- [TO DO]: What is needed is the run of lines from the one with "Which from among" through the close of the data, set down exactly.

+ + +

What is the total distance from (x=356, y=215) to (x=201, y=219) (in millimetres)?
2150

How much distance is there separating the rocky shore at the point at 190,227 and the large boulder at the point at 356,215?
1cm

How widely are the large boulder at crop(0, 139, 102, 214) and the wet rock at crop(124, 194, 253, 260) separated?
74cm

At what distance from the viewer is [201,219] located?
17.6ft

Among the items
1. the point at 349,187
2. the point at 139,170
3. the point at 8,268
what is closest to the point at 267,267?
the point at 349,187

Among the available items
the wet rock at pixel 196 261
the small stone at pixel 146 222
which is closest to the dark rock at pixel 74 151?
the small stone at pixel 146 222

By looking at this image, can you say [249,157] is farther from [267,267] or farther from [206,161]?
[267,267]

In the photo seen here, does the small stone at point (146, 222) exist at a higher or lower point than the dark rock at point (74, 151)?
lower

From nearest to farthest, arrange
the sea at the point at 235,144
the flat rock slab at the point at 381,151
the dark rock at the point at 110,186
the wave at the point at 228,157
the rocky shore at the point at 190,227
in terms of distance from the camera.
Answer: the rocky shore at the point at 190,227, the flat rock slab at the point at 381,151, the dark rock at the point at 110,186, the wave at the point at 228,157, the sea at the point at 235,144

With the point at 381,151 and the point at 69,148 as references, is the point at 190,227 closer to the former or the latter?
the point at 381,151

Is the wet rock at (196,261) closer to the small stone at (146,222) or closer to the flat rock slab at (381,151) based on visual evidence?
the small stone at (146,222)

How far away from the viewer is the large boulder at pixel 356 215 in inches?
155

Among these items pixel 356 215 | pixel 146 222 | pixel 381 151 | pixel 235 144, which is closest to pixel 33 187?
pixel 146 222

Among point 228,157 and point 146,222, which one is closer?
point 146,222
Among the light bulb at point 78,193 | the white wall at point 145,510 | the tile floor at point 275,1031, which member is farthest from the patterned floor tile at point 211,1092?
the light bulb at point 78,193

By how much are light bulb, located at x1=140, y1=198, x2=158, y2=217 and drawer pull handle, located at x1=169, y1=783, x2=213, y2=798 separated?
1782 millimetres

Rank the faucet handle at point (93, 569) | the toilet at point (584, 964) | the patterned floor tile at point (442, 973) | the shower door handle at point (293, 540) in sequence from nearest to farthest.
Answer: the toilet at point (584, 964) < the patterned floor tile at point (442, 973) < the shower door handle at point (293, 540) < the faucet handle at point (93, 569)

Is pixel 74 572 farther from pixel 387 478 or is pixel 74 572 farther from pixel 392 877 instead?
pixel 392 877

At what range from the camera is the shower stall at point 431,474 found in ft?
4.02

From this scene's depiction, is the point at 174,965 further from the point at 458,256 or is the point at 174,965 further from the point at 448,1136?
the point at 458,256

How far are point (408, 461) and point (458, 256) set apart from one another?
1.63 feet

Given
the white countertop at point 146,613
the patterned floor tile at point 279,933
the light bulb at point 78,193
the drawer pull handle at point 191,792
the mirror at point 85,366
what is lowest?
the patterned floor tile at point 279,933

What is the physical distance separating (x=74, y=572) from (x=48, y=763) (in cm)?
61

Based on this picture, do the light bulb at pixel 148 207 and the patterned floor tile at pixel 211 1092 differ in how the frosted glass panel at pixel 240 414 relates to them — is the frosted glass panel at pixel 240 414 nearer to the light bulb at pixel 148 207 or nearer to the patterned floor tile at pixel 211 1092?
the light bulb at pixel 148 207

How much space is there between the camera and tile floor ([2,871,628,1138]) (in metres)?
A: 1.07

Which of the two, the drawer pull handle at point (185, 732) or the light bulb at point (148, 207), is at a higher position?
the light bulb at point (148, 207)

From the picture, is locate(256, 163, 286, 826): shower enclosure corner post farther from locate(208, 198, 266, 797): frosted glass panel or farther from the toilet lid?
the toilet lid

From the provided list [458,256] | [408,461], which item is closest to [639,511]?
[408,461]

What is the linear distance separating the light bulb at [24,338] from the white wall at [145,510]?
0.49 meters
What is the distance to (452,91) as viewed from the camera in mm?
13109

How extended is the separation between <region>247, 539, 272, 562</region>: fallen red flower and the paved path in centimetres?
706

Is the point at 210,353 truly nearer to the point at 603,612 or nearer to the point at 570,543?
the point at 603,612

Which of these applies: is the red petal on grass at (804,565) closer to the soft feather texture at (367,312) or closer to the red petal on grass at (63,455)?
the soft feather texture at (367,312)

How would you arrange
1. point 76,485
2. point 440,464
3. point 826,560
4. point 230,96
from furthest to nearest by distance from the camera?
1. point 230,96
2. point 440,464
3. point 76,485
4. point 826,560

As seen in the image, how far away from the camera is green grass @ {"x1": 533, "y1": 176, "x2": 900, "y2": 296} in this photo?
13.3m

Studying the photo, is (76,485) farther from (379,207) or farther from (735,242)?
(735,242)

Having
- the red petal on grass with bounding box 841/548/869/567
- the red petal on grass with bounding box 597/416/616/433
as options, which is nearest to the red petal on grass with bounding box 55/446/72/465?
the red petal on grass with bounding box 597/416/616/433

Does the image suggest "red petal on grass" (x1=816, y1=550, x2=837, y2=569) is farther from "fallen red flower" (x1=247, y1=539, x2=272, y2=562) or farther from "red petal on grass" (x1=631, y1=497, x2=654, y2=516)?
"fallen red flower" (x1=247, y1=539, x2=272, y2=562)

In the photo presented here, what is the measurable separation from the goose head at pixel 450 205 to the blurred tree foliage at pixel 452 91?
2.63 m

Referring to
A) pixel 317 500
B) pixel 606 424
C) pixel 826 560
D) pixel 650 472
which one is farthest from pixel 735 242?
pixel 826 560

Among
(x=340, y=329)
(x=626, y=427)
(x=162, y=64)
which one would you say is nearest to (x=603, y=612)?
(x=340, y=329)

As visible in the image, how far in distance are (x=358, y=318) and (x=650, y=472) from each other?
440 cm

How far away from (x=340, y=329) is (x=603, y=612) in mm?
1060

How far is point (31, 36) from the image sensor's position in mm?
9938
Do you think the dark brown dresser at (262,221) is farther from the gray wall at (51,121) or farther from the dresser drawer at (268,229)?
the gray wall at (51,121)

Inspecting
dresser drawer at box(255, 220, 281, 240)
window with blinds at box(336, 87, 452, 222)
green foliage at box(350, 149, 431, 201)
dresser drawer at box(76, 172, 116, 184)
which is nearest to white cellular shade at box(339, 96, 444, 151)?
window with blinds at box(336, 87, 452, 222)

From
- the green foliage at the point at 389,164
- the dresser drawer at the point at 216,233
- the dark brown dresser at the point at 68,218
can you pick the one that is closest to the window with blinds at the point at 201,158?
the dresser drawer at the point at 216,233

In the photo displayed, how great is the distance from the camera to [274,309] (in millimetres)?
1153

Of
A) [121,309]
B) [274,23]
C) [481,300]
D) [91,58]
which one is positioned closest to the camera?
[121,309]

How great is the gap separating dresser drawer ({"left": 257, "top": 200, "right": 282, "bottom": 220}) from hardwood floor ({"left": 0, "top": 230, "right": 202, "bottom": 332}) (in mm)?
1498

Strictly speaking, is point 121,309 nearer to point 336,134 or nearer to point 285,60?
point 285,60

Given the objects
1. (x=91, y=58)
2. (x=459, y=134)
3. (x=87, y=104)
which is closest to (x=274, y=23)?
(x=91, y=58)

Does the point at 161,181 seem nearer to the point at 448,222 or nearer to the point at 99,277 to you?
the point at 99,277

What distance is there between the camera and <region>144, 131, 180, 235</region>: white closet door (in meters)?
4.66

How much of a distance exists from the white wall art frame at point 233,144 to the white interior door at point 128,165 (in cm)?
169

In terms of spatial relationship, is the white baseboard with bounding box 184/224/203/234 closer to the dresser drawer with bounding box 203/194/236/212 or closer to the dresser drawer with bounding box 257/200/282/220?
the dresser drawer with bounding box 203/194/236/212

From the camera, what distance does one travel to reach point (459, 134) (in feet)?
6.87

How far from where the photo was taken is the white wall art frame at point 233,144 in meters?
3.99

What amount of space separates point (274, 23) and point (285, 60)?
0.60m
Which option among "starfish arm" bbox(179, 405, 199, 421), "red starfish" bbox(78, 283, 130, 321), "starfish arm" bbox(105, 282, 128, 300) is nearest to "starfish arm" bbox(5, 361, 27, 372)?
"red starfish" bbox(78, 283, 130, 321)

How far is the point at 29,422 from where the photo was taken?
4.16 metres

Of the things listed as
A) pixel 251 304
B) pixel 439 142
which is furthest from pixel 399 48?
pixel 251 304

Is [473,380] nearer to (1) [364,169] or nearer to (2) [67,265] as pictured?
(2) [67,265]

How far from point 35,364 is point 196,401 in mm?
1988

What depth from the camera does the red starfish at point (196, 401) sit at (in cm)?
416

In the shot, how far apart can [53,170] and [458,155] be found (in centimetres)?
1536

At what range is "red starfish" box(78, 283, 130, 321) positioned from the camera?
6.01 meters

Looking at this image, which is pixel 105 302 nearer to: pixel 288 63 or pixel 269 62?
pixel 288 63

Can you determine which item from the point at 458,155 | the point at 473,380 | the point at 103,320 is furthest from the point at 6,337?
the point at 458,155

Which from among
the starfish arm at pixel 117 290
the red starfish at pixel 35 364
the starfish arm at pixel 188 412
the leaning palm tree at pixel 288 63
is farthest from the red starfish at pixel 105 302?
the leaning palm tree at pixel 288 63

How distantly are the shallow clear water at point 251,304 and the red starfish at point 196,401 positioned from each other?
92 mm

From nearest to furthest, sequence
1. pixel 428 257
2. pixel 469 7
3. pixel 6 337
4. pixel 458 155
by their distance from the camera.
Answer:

+ + +

- [RESULT OF THE TASK]:
Which from among
the starfish arm at pixel 117 290
the red starfish at pixel 35 364
the starfish arm at pixel 188 412
the leaning palm tree at pixel 288 63
is farthest from the red starfish at pixel 105 302?
the leaning palm tree at pixel 288 63

How distantly are the shallow clear water at point 251,304 and the red starfish at point 196,401 positioned from each other?
92 mm

From nearest to furthest, sequence
1. pixel 428 257
2. pixel 469 7
3. pixel 6 337
4. pixel 458 155
by their distance from the camera.
Answer:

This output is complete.